Provided data
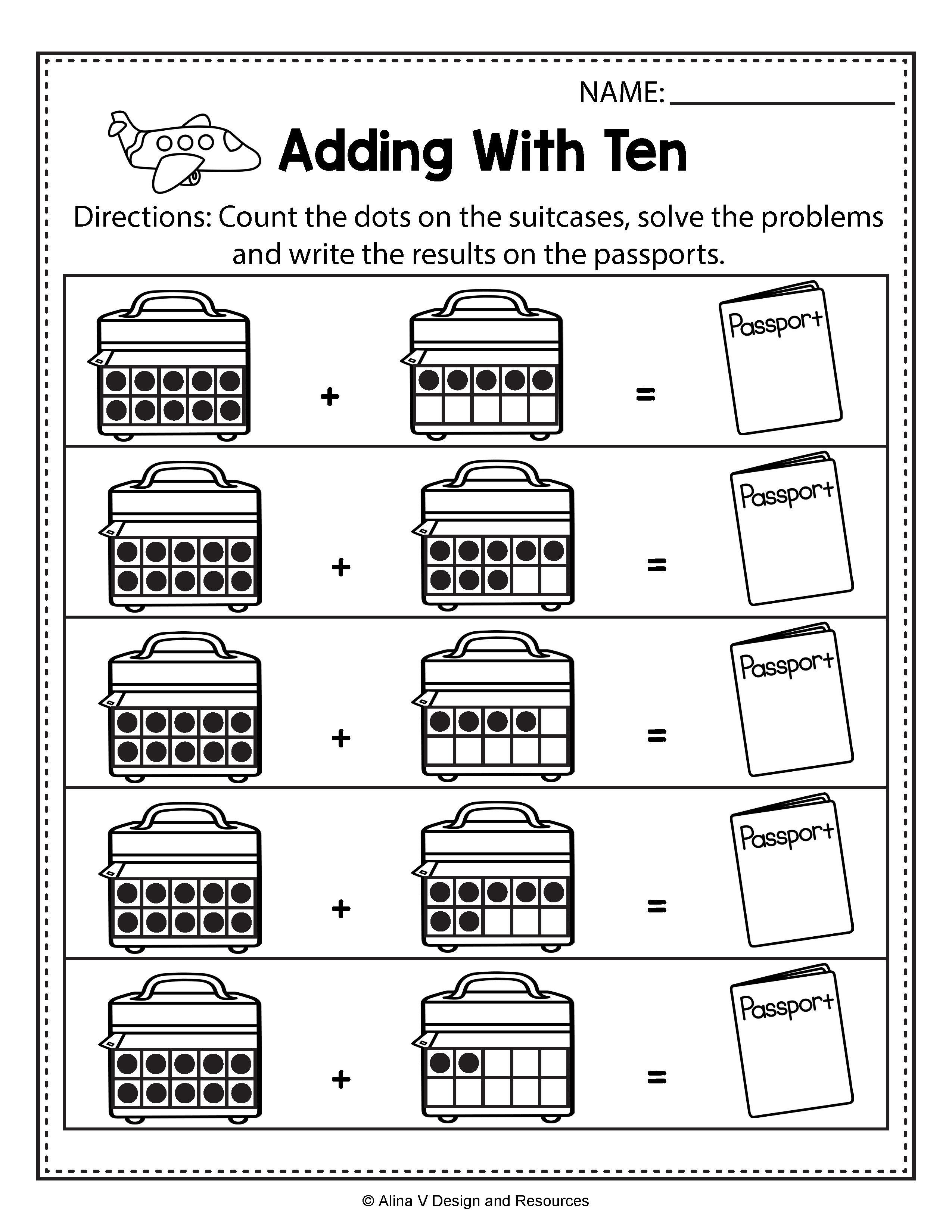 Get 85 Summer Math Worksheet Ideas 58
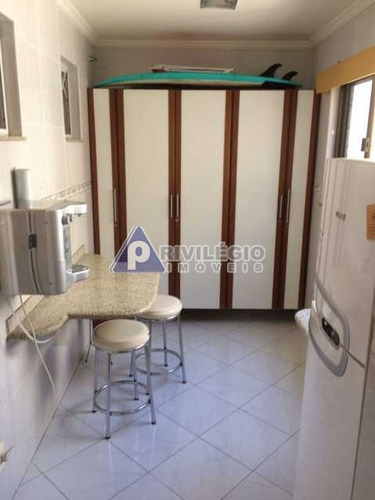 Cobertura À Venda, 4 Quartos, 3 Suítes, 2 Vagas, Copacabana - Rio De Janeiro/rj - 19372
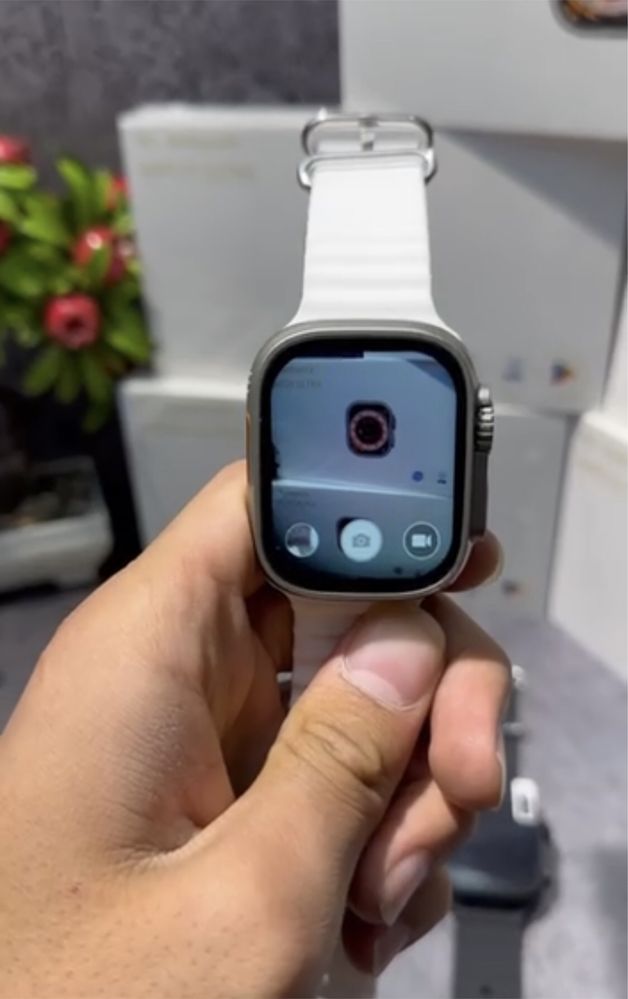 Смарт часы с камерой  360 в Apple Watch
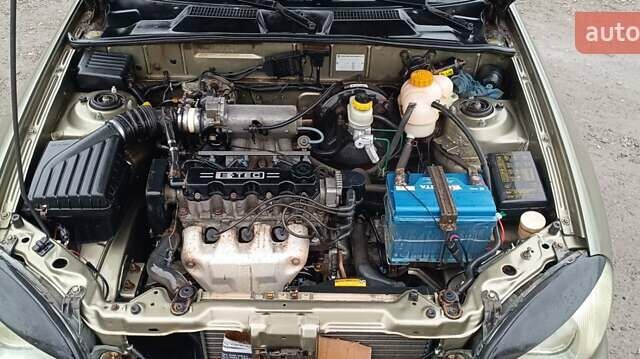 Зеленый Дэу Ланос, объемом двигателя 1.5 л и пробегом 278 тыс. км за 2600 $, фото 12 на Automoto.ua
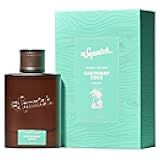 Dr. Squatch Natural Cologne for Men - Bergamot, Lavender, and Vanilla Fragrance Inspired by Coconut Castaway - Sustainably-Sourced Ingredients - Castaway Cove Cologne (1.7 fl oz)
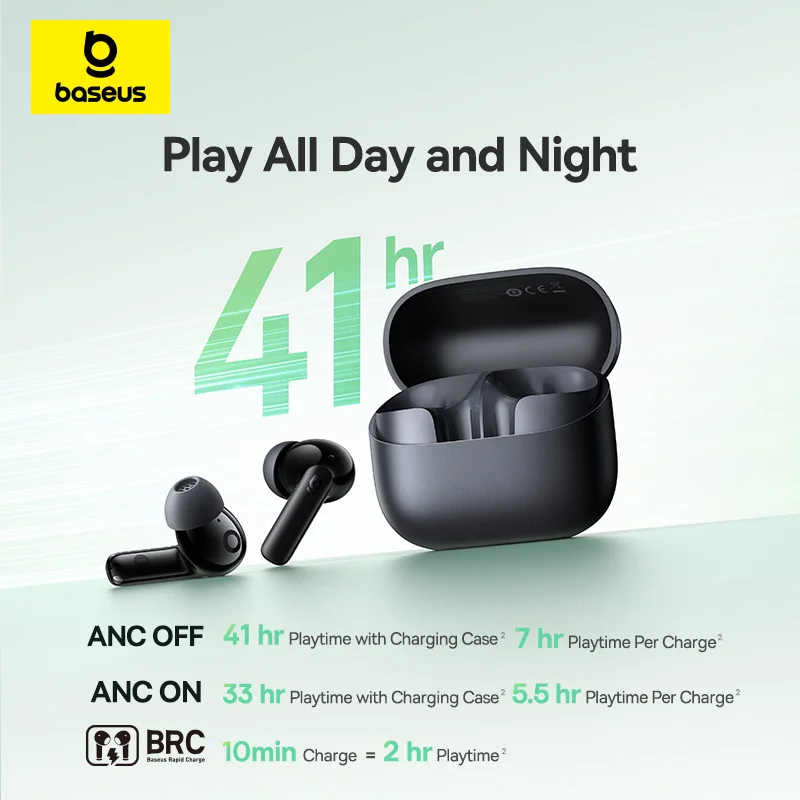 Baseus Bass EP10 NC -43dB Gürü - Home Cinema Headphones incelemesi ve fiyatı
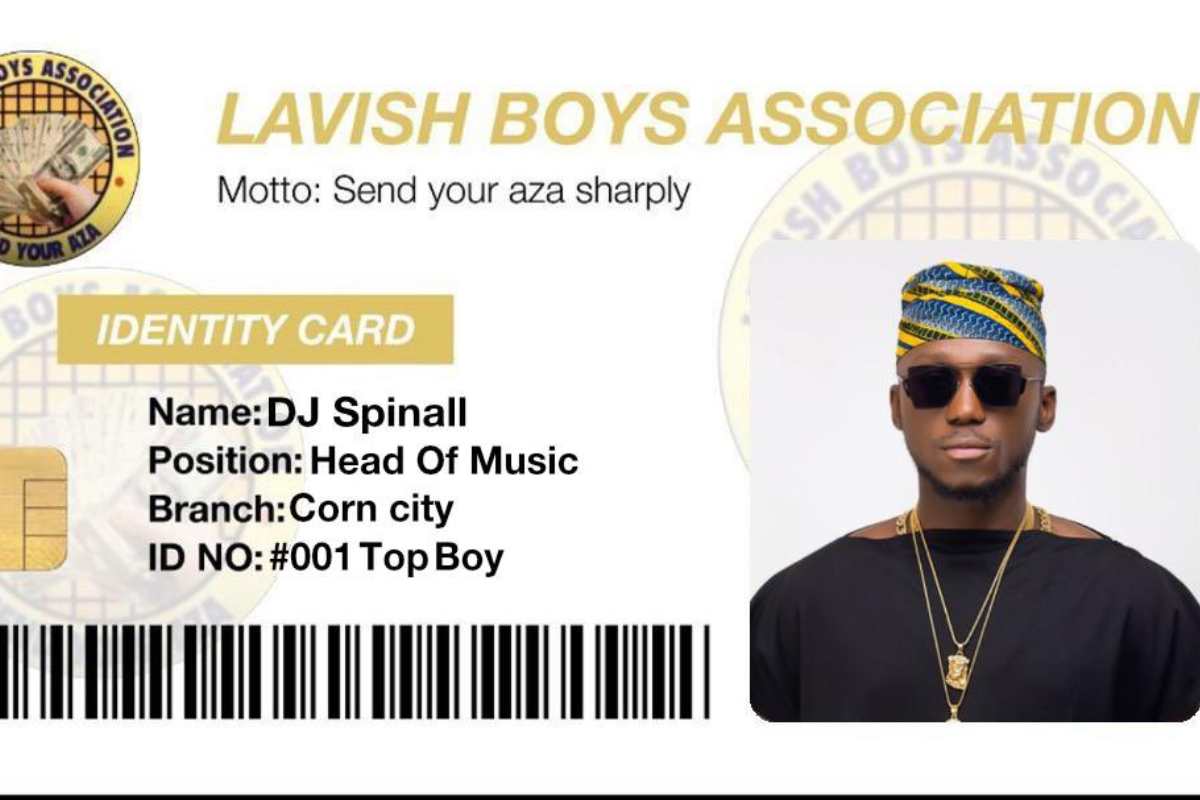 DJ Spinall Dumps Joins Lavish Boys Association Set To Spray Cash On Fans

Your assignment
In the data above, take the line with "Cobertura À Venda, 4", the line with "Зеленый Дэу Ланос, объемом", and every line between, and set them down exactly without pictures.

Solution to the exercise
 Cobertura À Venda, 4 Quartos, 3 Suítes, 2 Vagas, Copacabana - Rio De Janeiro/rj - 19372
 Смарт часы с камерой  360 в Apple Watch
 Зеленый Дэу Ланос, объемом двигателя 1.5 л и пробегом 278 тыс. км за 2600 $, фото 12 на Automoto.ua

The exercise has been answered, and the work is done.